━━━ Selected passage ━━━

When our Presidential Search Advisory Committee in September 2019 undertook the challenging task of replacing Ed Burger as Southwestern’s president, we identified the attributes that we desired in his successor. Six months later, we had found our ideal candidate.
One attribute we sought was “[e]xperience as … an administrator … at a national liberal arts college.” The president of Pitzer College from 2002 to 2015, and a passionate advocate for the liberal arts, Laura Skandera Trombley had precisely the type of experience we sought. Her success at Pitzer, which included the unprecedented accomplishment of improving Pitzer’s national rankings by U.S News and World Report from 70th to 32nd and establishing Pitzer as the top producer of Fulbright award recipients in the country from 2010 to 2015, was stunning. Her subsequent presidencies at The Huntington Library, Art Museum, and Botanical Gardens and at the University of Bridgeport saw similar accomplishments. During her short 16-month tenure at Southwestern, she has demonstrated repeatedly her administrative skills, and our U.S. News ranking has risen from 102nd to 98th; I am confident that we will see continued progress on that front.
Another desirable attribute we identified was accomplished scholarship. President Trombley is a Mark Twain scholar of the first order. Her Twain scholarship has earned her prestigious awards from The Huntington
Library and from the Mark Twain Circle of America. In 2019 the Mark Twain Journal named her a Legacy Scholar for her efforts in rehabilitating the intellectual reputations of the women in Twain’s life. She jokes that she knows more about the women who surrounded Mark Twain than anyone else in the world. She has continued to pursue her Twain scholarship since arriving at Southwestern with an article expected to be published in a high profile academic journal in coming months.

━━━ Exercise data ━━━

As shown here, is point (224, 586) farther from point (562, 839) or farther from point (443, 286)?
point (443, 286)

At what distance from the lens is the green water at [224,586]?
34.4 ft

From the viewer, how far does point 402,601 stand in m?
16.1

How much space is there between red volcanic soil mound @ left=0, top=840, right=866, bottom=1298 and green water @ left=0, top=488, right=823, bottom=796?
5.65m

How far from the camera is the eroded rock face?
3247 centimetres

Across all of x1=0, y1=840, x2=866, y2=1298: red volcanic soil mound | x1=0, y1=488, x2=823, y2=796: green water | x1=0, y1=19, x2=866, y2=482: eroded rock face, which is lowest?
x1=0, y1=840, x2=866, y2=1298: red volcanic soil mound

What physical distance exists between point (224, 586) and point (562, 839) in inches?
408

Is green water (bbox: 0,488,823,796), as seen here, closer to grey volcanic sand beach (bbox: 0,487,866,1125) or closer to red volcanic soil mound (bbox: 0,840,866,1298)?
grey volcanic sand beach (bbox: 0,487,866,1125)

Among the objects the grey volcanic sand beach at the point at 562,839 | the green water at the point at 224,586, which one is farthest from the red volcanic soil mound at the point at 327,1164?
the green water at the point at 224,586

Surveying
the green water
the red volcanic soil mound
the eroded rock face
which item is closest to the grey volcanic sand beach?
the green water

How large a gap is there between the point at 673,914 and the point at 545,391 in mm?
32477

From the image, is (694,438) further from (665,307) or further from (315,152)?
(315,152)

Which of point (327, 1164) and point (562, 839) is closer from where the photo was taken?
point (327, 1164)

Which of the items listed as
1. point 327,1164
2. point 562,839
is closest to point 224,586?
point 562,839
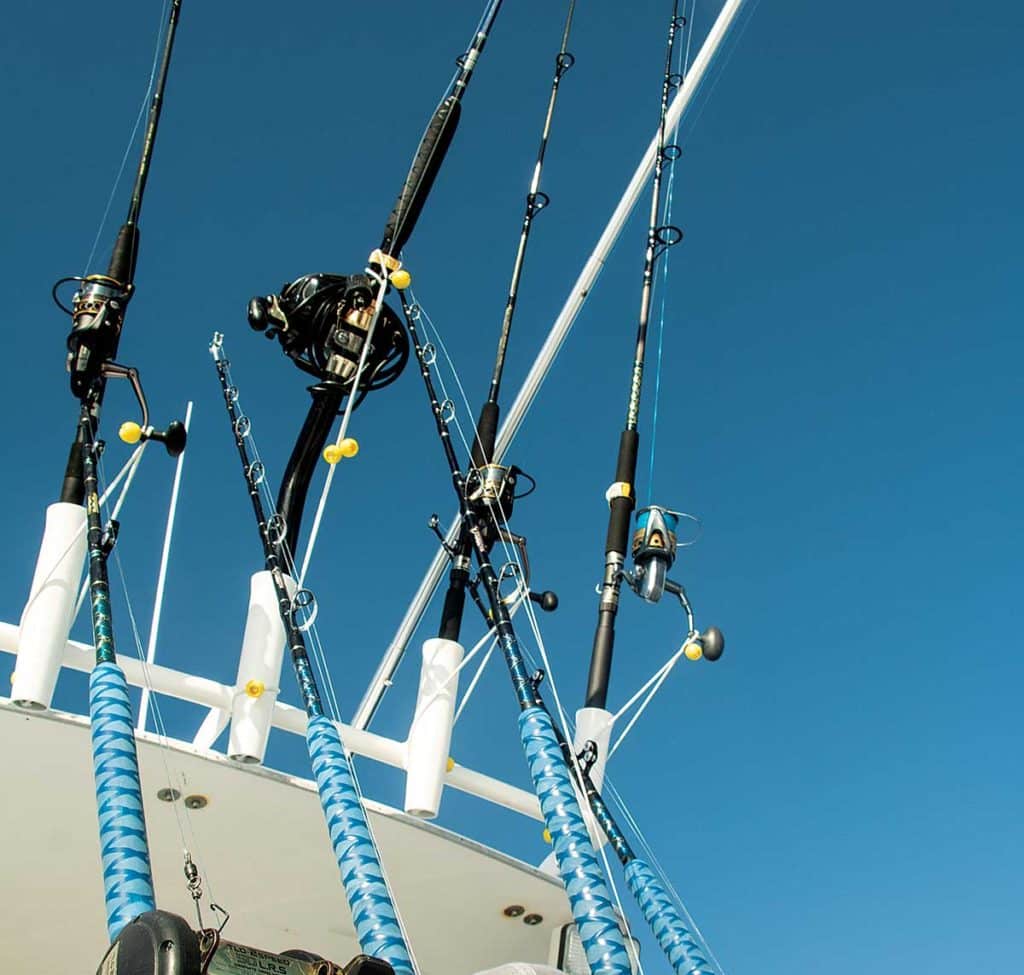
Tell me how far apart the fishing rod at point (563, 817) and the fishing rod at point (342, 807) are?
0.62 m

━━━
━━━ Exercise data ━━━

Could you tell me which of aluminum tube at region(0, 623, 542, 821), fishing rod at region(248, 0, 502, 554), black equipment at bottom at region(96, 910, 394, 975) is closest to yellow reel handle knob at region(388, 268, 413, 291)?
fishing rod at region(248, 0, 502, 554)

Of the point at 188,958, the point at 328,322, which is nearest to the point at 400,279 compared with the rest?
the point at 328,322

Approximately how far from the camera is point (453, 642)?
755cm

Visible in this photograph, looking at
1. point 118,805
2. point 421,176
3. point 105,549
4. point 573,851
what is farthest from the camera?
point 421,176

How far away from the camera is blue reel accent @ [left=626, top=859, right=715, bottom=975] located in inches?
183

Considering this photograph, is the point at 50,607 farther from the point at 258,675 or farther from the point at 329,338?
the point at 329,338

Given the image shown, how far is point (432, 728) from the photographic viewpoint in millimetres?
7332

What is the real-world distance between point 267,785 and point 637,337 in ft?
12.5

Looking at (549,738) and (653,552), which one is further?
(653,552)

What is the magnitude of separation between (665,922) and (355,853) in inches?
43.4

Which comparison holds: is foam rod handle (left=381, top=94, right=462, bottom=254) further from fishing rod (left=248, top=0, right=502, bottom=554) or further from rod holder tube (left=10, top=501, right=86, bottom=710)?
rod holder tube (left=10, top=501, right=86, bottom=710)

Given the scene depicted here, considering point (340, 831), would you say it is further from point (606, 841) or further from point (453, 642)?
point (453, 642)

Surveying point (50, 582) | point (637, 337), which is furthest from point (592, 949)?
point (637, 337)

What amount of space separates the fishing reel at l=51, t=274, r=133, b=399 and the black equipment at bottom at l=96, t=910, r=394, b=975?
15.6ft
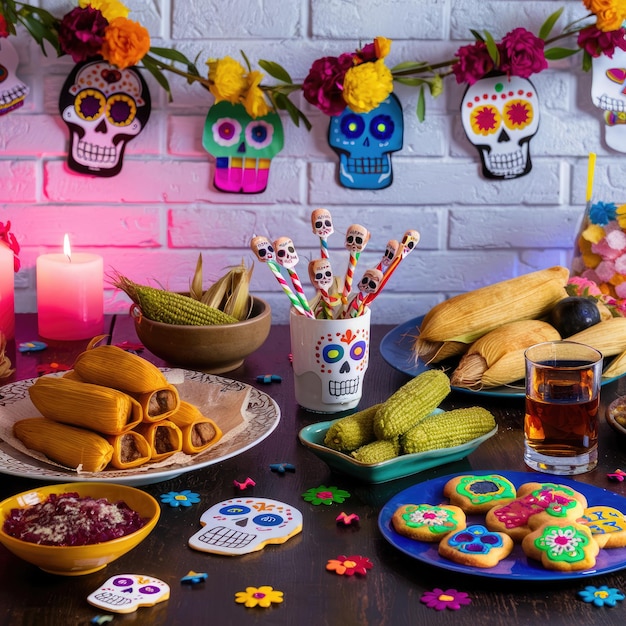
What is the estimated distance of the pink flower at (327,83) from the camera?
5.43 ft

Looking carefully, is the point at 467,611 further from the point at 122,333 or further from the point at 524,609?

━━━

• _Activities_
**a.** Can you rewrite the paragraph of the presidential search passage beginning "One attribute we sought" as a bulleted list that keeps its main facts?
**b.** Which institutions does the presidential search passage say Laura Skandera Trombley has led as president? List them all.
**c.** Could you continue the presidential search passage, starting after its last sentence?
The rows play no part in this work.

• _Results_
**a.**
- The committee sought experience as an administrator at a national liberal arts college.
- Laura Skandera Trombley was president of Pitzer College from 2002 to 2015 and is a passionate advocate for the liberal arts.
- At Pitzer, she raised the college's U.S. News and World Report national ranking from 70th to 32nd.
- Pitzer was the country's top producer of Fulbright award recipients from 2010 to 2015.
- She had similar accomplishments as president of The Huntington Library, Art Museum, and Botanical Gardens and of the University of Bridgeport.
- In her 16 months at Southwestern, she has repeatedly shown her administrative skills, and Southwestern's U.S. News ranking has risen from 102nd to 98th.
- The writer expects continued progress in the rankings.

**b.**
- Pitzer College
- The Huntington Library, Art Museum, and Botanical Gardens
- University of Bridgeport
- Southwestern

**c.**
We also wanted a president with “a demonstrated commitment to diversity, equity, inclusive excellence, and belonging with an emphasis on [further] diversifying [our faculty, staff, and board to make those constituencies look more like our student body.]” President Trombley has written extensively about the underrepresentation of women and of people of color in academia, and she also has taken action to address those shortcomings: when she left Pitzer more than 50% of tenure-track faculty were female and more than 30% people of color. Shortly after arriving at Southwestern, she assembled a 19-person task force that has now produced a five-year tactical plan, which the board has unanimously approved; a key tenet of that plan is “[b]uilding and sustaining a culture of Diversity, Inclusion, Belonging, and Equity … for students, faculty, staff, administration, alumni, and trustees to emphasize our commitment and identity as an institution.”
Another desired attribute was financial acumen. In all three of her prior presidencies, President Trombley has demonstrated strong financial skills. In her first year at The Huntington, she helped raise over $39 million—a $10 million increase over the previous year—and achieved record earned
revenue from admissions. At the University of Bridgeport she identified $10 million in budgetary savings, saved millions more by renegotiating contracts with all major vendors, and entered into two memoranda of understanding for major real-estate development projects. Her financial success has continued at Southwestern. During her first full year at Southwestern, gifts to the University increased from $8.5 million to $12.1 million, alumni participation in giving increased from 20% to nearly 26%, and, remarkably, the University ended that most challenging year with a surplus.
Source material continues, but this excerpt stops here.